Print verbatim the lines of the entries from the one containing "Taking black wing" to the last, inclusive, and no others.

Stored data entries:
- - - - -

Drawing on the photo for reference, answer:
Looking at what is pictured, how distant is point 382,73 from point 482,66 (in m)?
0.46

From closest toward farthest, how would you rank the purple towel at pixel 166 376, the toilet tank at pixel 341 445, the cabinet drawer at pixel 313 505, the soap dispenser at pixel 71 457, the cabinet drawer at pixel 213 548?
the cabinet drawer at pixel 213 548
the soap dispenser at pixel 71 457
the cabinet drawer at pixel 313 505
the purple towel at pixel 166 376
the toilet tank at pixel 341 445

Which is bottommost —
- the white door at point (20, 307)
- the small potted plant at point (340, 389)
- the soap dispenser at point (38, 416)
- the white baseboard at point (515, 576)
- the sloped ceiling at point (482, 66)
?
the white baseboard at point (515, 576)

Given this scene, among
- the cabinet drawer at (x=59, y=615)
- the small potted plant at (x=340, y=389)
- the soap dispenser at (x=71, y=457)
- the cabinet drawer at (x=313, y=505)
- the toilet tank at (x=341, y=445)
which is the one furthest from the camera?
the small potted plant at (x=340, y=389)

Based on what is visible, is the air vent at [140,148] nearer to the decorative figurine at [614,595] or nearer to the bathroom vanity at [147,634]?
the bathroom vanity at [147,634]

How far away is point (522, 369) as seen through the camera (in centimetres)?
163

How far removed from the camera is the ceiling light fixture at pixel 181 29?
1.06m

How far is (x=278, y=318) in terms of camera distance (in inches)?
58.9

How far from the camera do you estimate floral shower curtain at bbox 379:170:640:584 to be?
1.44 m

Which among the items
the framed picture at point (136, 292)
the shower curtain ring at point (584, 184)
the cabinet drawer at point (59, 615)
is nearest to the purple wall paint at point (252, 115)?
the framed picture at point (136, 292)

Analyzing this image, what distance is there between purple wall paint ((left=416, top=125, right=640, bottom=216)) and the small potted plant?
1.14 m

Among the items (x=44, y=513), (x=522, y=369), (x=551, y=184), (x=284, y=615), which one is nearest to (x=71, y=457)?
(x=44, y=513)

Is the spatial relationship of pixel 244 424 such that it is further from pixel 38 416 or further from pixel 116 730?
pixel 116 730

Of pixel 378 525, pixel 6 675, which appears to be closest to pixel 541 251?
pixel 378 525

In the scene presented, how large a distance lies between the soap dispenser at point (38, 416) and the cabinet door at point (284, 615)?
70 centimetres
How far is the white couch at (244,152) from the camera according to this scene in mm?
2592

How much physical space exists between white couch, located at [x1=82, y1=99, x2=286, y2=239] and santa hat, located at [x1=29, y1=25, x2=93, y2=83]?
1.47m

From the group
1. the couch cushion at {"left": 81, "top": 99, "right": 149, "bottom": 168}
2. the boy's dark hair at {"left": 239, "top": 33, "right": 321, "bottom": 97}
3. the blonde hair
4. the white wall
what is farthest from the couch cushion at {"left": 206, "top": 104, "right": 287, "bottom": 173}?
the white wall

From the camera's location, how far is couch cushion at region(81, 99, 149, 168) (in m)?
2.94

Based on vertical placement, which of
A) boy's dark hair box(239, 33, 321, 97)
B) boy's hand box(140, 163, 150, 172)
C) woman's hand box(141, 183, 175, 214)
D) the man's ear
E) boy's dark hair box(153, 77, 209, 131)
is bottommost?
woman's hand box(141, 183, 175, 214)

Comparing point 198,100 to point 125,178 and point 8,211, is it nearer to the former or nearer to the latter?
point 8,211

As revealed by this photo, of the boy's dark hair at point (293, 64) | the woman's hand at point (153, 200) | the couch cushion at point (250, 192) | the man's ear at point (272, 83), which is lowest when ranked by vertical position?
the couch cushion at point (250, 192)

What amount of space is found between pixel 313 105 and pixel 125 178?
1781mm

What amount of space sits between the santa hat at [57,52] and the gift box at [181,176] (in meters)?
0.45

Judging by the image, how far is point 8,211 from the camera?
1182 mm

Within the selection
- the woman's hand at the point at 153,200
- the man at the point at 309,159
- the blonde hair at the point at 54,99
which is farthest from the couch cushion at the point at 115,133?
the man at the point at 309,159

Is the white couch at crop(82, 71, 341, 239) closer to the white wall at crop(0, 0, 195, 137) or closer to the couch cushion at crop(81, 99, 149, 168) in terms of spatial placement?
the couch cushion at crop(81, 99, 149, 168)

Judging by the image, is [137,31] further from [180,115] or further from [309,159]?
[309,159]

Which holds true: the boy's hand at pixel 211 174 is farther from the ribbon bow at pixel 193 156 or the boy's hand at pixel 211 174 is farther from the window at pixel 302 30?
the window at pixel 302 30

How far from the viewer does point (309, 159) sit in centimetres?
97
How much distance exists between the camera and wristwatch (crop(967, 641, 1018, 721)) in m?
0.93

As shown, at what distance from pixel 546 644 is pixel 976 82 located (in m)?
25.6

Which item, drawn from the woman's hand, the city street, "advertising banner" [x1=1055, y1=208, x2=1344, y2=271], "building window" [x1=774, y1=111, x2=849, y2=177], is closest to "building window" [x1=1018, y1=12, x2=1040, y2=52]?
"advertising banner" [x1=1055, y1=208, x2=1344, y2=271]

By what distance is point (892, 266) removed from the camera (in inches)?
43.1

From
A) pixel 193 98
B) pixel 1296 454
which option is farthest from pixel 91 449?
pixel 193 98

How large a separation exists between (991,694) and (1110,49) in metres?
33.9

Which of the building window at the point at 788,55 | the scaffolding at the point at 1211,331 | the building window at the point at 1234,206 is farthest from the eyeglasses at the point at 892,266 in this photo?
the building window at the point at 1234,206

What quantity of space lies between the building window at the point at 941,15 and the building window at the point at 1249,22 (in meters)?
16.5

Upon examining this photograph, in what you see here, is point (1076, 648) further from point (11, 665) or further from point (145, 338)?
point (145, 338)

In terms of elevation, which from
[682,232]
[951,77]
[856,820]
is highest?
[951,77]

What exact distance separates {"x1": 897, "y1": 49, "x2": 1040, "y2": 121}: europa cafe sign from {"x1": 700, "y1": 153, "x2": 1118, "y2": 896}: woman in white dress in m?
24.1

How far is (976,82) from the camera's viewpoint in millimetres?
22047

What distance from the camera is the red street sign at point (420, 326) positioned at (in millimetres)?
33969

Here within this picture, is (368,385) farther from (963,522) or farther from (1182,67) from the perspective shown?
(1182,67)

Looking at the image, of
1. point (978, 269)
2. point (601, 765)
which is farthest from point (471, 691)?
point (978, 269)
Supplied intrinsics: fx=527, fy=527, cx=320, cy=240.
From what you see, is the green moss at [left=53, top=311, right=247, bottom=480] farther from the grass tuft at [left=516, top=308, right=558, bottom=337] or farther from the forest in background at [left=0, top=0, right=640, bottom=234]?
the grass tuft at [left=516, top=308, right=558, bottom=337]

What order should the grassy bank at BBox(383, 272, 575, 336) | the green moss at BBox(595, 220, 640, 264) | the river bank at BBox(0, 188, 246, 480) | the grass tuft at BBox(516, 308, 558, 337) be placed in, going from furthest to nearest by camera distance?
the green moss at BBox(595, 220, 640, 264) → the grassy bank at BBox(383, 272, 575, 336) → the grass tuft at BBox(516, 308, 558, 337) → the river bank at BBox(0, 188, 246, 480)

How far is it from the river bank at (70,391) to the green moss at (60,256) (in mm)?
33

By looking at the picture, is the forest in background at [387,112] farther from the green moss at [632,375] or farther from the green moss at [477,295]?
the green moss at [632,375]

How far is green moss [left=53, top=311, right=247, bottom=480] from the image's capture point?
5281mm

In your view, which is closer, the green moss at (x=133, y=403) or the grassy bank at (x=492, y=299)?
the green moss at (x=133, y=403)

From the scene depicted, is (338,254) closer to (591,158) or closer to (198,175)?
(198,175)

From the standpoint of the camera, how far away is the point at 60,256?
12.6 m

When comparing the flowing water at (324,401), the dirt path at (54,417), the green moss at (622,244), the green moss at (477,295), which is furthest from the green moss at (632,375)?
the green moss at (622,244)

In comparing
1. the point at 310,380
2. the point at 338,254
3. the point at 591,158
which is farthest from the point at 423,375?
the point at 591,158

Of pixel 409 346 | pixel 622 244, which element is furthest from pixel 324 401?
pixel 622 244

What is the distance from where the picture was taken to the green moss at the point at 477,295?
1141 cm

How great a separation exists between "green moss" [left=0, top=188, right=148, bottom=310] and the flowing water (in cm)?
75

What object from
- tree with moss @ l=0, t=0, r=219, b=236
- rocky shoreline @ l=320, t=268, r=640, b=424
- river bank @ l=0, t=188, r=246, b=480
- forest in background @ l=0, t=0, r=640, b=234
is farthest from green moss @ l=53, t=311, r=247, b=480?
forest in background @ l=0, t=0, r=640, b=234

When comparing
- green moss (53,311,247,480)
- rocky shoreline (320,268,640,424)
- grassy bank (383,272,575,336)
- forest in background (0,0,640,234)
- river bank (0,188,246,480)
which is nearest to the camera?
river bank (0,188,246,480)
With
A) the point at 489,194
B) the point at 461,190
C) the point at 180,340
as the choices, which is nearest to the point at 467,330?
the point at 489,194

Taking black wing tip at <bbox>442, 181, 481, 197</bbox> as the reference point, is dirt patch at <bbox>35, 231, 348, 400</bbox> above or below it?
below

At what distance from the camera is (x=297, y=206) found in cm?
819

- - - - -

## Answer to the exercise:
Taking black wing tip at <bbox>442, 181, 481, 197</bbox> as the reference point, is dirt patch at <bbox>35, 231, 348, 400</bbox> above or below it?
below

At what distance from the camera is (x=297, y=206) found in cm?
819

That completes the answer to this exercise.